- _TEXT SHOWN_
------------

Attempt at the preparation of succinic acid via hydrogenation of fumaric acid, a failure


1. Introduction
This report describes an attempt to make succinic acid by the hydrogenation of fumaric acid:



The purpose of this experiment was not only to obtain succinic acid but to evaluate the apparatus and gain further hydrogenation experience using a metal catalyst.

The procedure used was based on that for preparing succinic acid in Vogel (ref 1). Although the Vogel procedure specifies maleic acid as precursor Ullmann (ref 2) indicates that it can also be made from fumaric acid, its geometric isomer. However, I could not find any procedure specifying fumaric acid as precursor. The apparatus used was essentially that in Pavia (ref 3) for the preparation of methyl stearate from methyl oleate via hydrogenation.

2. Reagents
6.9g fumaric acid
1.4g 5% Pd/C
100ml absolute ethanol
100ml 6M H2SO4
14.4g mossy Zn
10ml mineral oil
CaCl2 granules


Reagents

3. Equipment
250ml 2-neck RBF, 19/22
125ml Buchner funnel flask
50mL p-e funnel
CaCl2 guard tube
6”test tube with tublature
6mm glass tubing
¼” ID latex tubing
centrifuge w/4 test tubes
5” evaporating dish
magnetic stir bars
magnetic stirrer
magnetic stirrer-hotplate
2ea 1-hole #2 rubber stoppers
19/22 adapters w/tublature
7cm Buchner filter

4. Safety
The 5%Pd/C can catalyse a violent combustion at room temperature. Therefore, great care must be exercised when adding it in the presence of combustible vapors and air. When loading the light fluffy Pd/C it is important to get it fully submerged in the solvent, avoiding leaving any deposits on the interior walls of the reaction vessel.

------------

- _ASSIGNMENT_
Write out the whole hydrogenation report above, word for word.

- _SUPPLIED MATERIAL_
------------

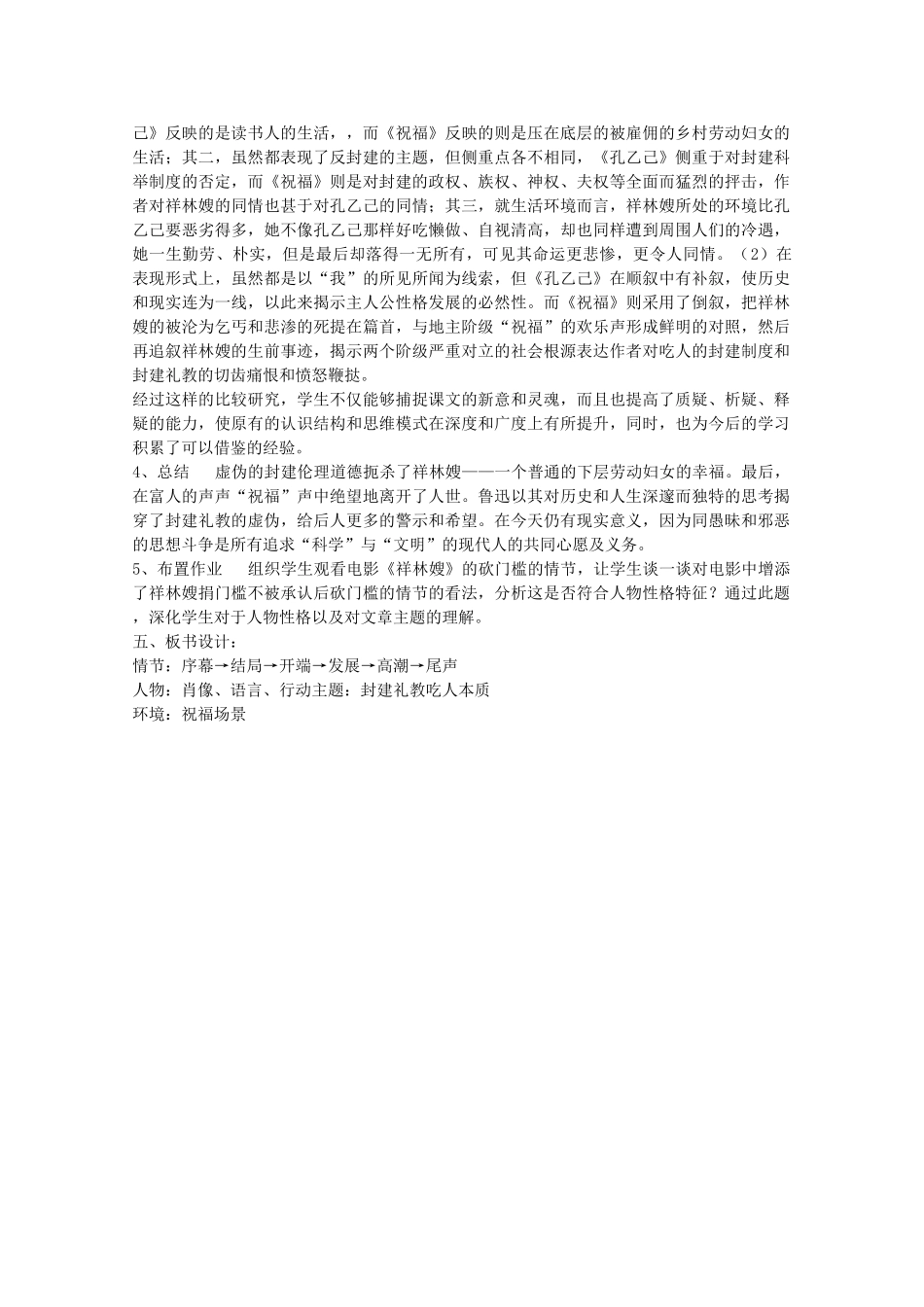 己》反映的是读书人的生活，，而《祝福》反映的则是压在底层的被雇佣的乡村劳动妇女的生活；其二，虽然都表现了反封建的主题，但侧重点各不相同，《孔乙己》侧重于对封建科举制度的否定，而《祝福》则是对封建的政权、族权、神权、夫权等全面而猛烈的抨击，作者对祥林嫂的同情也甚于对孔乙己的同情；其三，就生活环境而言，祥林嫂所处的环境比孔乙己要恶劣得多，她不像孔乙己那样好吃懒做、自视清高，却也同样遭到周围人们的冷遇，她一生勤劳、朴实，但是最后却落得一无所有，可见其命运更悲惨，更令人同情。（2）在表现形式上，虽然都是以“我”的所见所闻为线索，但《孔乙己》在顺叙中有补叙，使历史和现实连为一线，以此来揭示主人公性格发展的必然性。而《祝福》则采用了倒叙，把祥林嫂的被沦为乞丐和悲渗的死提在篇首，与地主阶级“祝福”的欢乐声形成鲜明的对照，然后再追叙祥林嫂的生前事迹，揭示两个阶级严重对立的社会根源表达作者对吃人的封建制度和封建礼教的切齿痛恨和愤怒鞭挞。
经过这样的比较研究，学生不仅能够捕捉课文的新意和灵魂，而且也提高了质疑、析疑、释疑的能力，使原有的认识结构和思维模式在深度和广度上有所提升，同时，也为今后的学习积累了可以借鉴的经验。
4、总结　虚伪的封建伦理道德扼杀了祥林嫂——一个普通的下层劳动妇女的幸福。最后，在富人的声声“祝福”声中绝望地离开了人世。鲁迅以其对历史和人生深邃而独特的思考揭穿了封建礼教的虚伪，给后人更多的警示和希望。在今天仍有现实意义，因为同愚昧和邪恶的思想斗争是所有追求“科学”与“文明”的现代人的共同心愿及义务。
5、布置作业　组织学生观看电影《祥林嫂》的砍门槛的情节，让学生谈一谈对电影中增添了祥林嫂捐门槛不被承认后砍门槛的情节的看法，分析这是否符合人物性格特征？通过此题，深化学生对于人物性格以及对文章主题的理解。
五、板书设计：
情节：序幕→结局→开端→发展→高潮→尾声
人物：肖像、语言、行动主题：封建礼教吃人本质
环境：祝福场景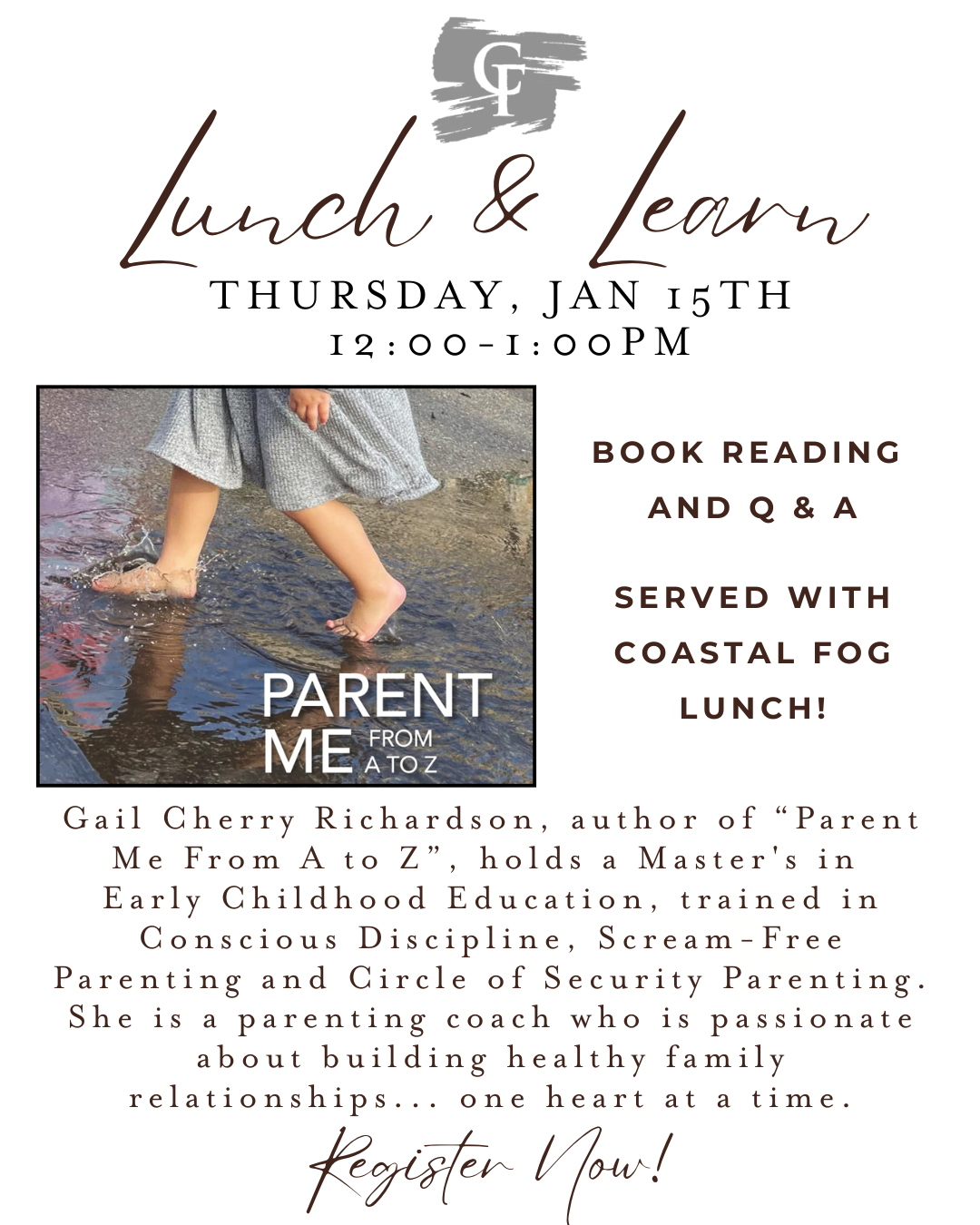 CF

Lunch & Learn

THURSDAY, JAN 15TH
12:00-1:00PM

PARENT ME FROM A TO Z

BOOK READING AND Q & A

SERVED WITH COASTAL FOG LUNCH!

Gail Cherry Richardson, author of “Parent Me From A to Z”, holds a Master's in Early Childhood Education, trained in Conscious Discipline, Scream-Free Parenting and Circle of Security Parenting. She is a parenting coach who is passionate about building healthy family relationships... one heart at a time.

Register Now!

------------

- _EXPECTED ANSWER_
Attempt at the preparation of succinic acid via hydrogenation of fumaric acid, a failure


1. Introduction
This report describes an attempt to make succinic acid by the hydrogenation of fumaric acid:



The purpose of this experiment was not only to obtain succinic acid but to evaluate the apparatus and gain further hydrogenation experience using a metal catalyst.

The procedure used was based on that for preparing succinic acid in Vogel (ref 1). Although the Vogel procedure specifies maleic acid as precursor Ullmann (ref 2) indicates that it can also be made from fumaric acid, its geometric isomer. However, I could not find any procedure specifying fumaric acid as precursor. The apparatus used was essentially that in Pavia (ref 3) for the preparation of methyl stearate from methyl oleate via hydrogenation.

2. Reagents
6.9g fumaric acid
1.4g 5% Pd/C
100ml absolute ethanol
100ml 6M H2SO4
14.4g mossy Zn
10ml mineral oil
CaCl2 granules


Reagents

3. Equipment
250ml 2-neck RBF, 19/22
125ml Buchner funnel flask
50mL p-e funnel
CaCl2 guard tube
6”test tube with tublature
6mm glass tubing
¼” ID latex tubing
centrifuge w/4 test tubes
5” evaporating dish
magnetic stir bars
magnetic stirrer
magnetic stirrer-hotplate
2ea 1-hole #2 rubber stoppers
19/22 adapters w/tublature
7cm Buchner filter

4. Safety
The 5%Pd/C can catalyse a violent combustion at room temperature. Therefore, great care must be exercised when adding it in the presence of combustible vapors and air. When loading the light fluffy Pd/C it is important to get it fully submerged in the solvent, avoiding leaving any deposits on the interior walls of the reaction vessel.